## Start

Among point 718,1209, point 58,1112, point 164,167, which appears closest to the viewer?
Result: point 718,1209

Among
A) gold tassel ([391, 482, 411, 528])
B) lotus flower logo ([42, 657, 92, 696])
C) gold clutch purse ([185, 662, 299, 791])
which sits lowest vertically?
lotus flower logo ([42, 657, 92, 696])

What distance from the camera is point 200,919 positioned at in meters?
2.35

## End
## Start

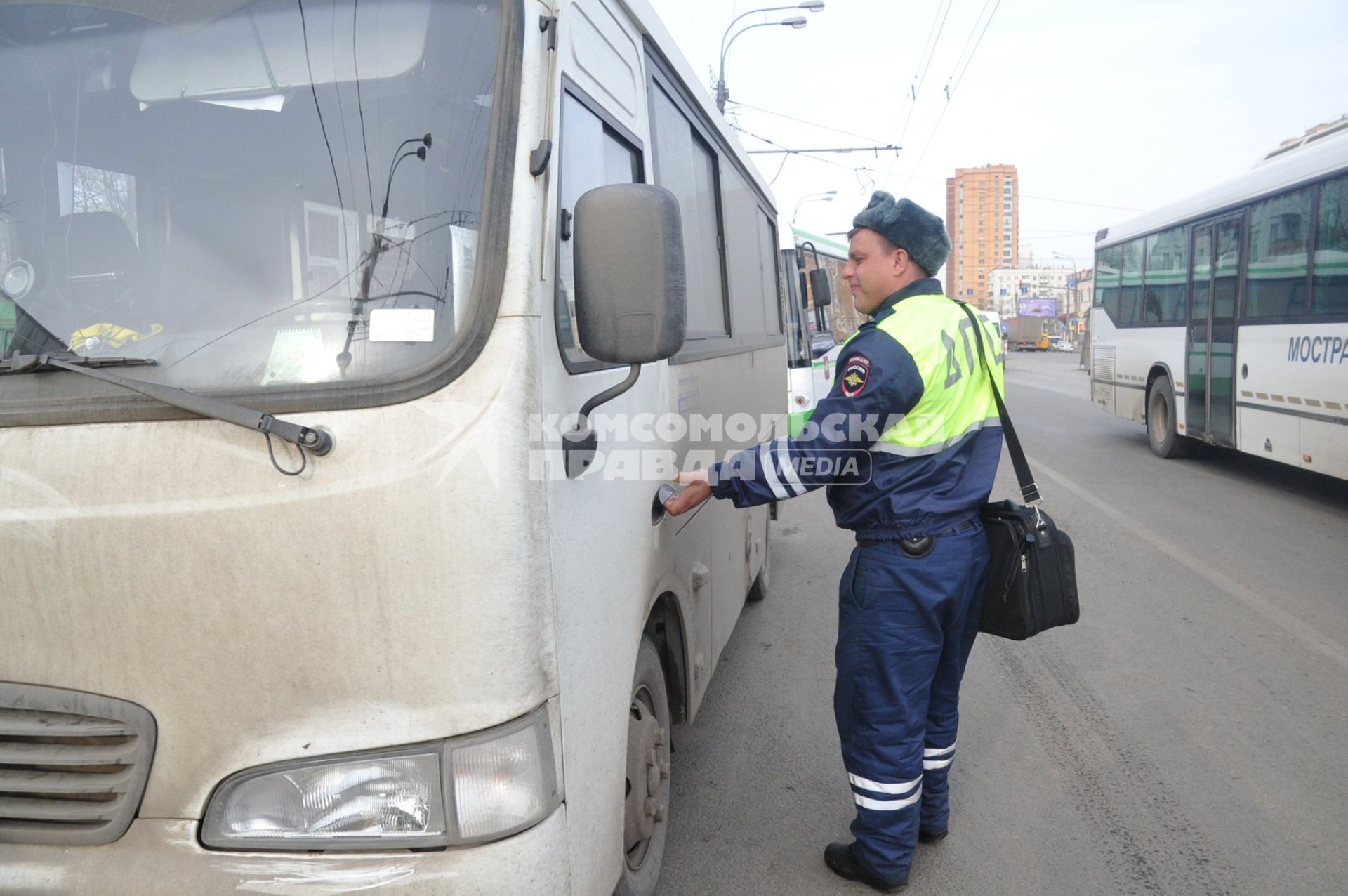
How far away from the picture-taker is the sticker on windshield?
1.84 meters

## End
## Start

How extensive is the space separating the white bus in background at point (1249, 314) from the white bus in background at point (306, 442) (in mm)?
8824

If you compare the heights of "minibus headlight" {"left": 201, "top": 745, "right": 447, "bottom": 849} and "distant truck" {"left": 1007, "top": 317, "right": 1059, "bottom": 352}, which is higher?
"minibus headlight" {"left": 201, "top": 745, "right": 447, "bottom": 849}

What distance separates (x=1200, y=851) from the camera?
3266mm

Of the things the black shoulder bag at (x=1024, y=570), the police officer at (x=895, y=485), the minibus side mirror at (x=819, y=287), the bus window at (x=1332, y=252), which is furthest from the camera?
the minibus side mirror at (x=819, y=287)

## End

## [Stated problem]
Reproduce verbatim the portion of the records above that opens with the line containing "How far away" and closes with the line containing "1.84 meters", including both of those lines.

## [Output of the exercise]
How far away from the picture-taker is the sticker on windshield?
1.84 meters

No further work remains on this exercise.